Jean Clark Dan née Clark (May 20, 1910 – November 13, 1978) was an American embryologist who pioneered research into the acrosomal reaction. Born in 1910 to a family of staunch Presbyterians in Westfield, New Jersey, Jean Clark Dan graduated from Wilson College in Pennsylvania in 1932 where she studied biology. She pursued her graduate studies in invertebrate zoology at the University of Pennsylvania and spent her summers at the Marine Biological Laboratory in Woods Hole, Massachusetts. At the Marine Biological Laboratory she met her future husband and scientific collaborator Katsuma Dan, the son of a prominent Japanese statesman. They were engaged in 1934, the same year that Katsuma Dan received his PhD. Jean received her PhD in 1936 and she and Katsuma were married that same year. Jean and Katsuma then moved to Japan where they continued their research at the Misaki Marine Biological Station of Tokyo University.

Located 40 miles from Tokyo, the first three years of World War II limited the supplies available to the Dans. In 1945, the Misaki Marine Station was taken over by the Japanese military for use as a midget submarine base. This forced Jean and her colleagues to relocate to temporary facilities. Jean and Katsuma also raised their five children during the war. After the war, while Katsuma restarted work at Misaki, Jean moved with her children to Nagai. Here she negotiated with the occupying U.S. forces to return land that had been seized by the Japanese military to local farmers. She also negotiated to use garbage from the U.S. army to rehabilitate Japanese villages. Because of this work to improve local living conditions she was nicknamed the “God of Nagai”.

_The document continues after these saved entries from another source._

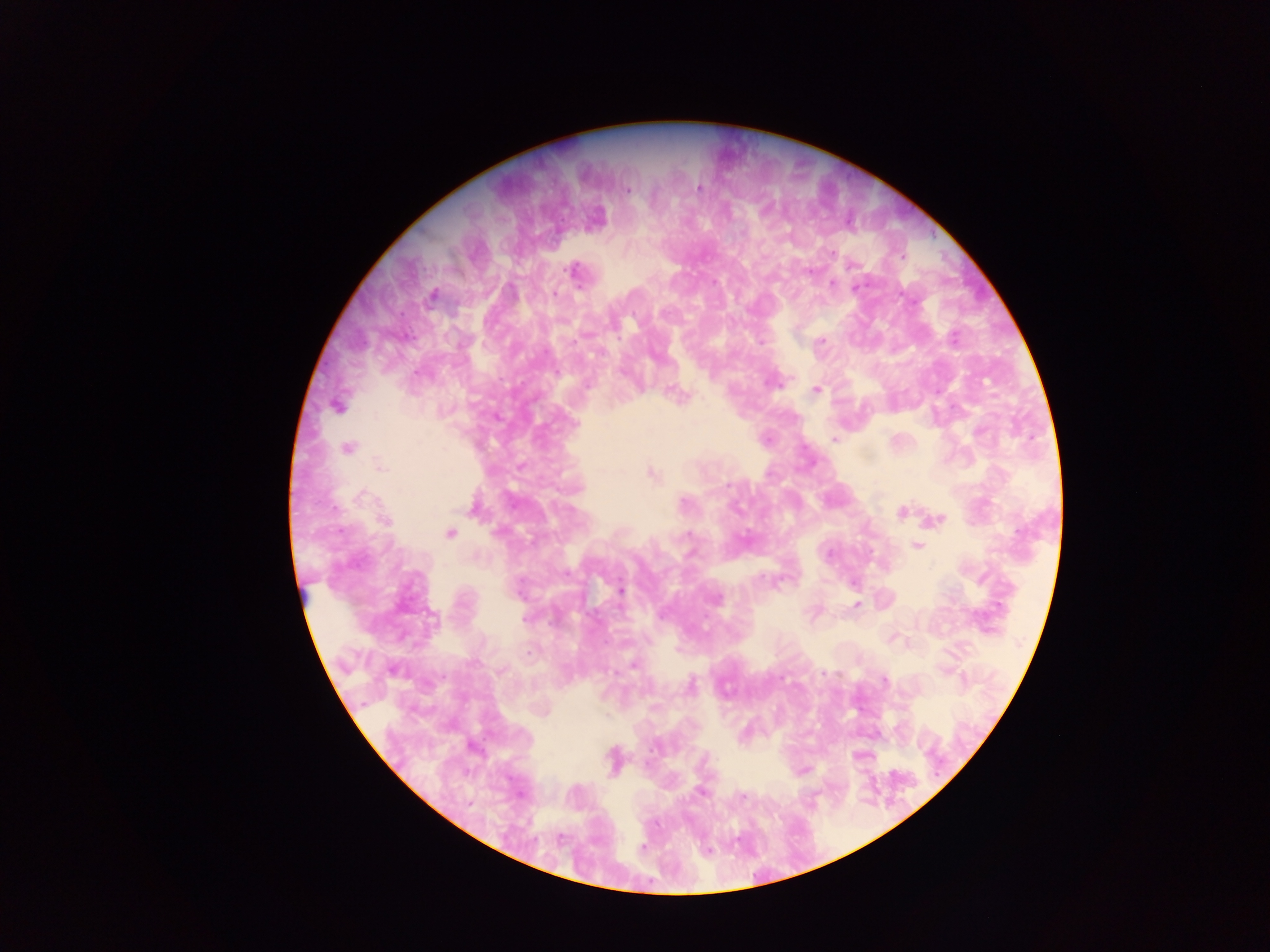
Approximate centers as (x, y) in pixels.
Malaria parasites: (698, 188), (627, 190), (832, 253), (852, 264), (574, 271), (809, 271), (832, 284), (856, 287), (554, 294), (433, 296), (954, 338), (761, 342), (821, 342), (416, 373), (774, 384), (815, 390), (675, 394), (337, 406), (834, 440), (347, 447), (380, 467), (652, 475), (729, 485), (362, 496), (684, 503), (902, 512), (940, 519), (386, 521), (450, 533), (689, 535), (917, 546), (829, 554), (621, 590), (716, 599), (857, 605), (524, 619), (633, 666), (393, 670), (824, 674), (883, 680), (691, 685), (701, 793), (742, 795), (469, 802), (560, 839), (643, 847).
No leukocytes observed.

capture: mobile-phone photograph through a microscope
field_of_view: single
image_size: 1270×952 pixels
country: Ghana
preparation: thick blood smear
Assess this cell for malaria.
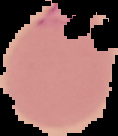
Parasitized.

preparation = thin blood smear
image size = 118×136 pixels
image type = segmented cell region on a black background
Report the malaria status of this cell.
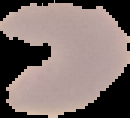
Parasitized.

The area outside the segmented cell region is set to black. From a thin blood smear. Image is 130×118 pixels.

Jean Clark Dan returned to the United States and the Marine Biological institute in a 1947 visit. Through her network of scientific colleagues she acquired the first phase contrast microscope. She brought this microscope back to Japan as a gift for her husband who refused the gift, insisting that she use it to return to her research. Jean would use a combination of electron microscopy and optical microscopy in her research. Electron microscopy allows for a much higher resolution than optical microscopy but the methods used in specimen preparation kill the cells under observation and can introduce artifacts. By combining these two types of microscopy along with electron photography Jean was able to make and document detailed qualitative observations about the process of fertilization in invertebrates. Both of Jean’s Studies on the Acrosome (the second being published in 1954) pioneered the use of the electron microscope and served as the basis for Jean’s initially disputed discovery of the acrosomal reaction. The acrosomal reaction is now recognized as a crucial part of the fertilization process in marine invertebrates.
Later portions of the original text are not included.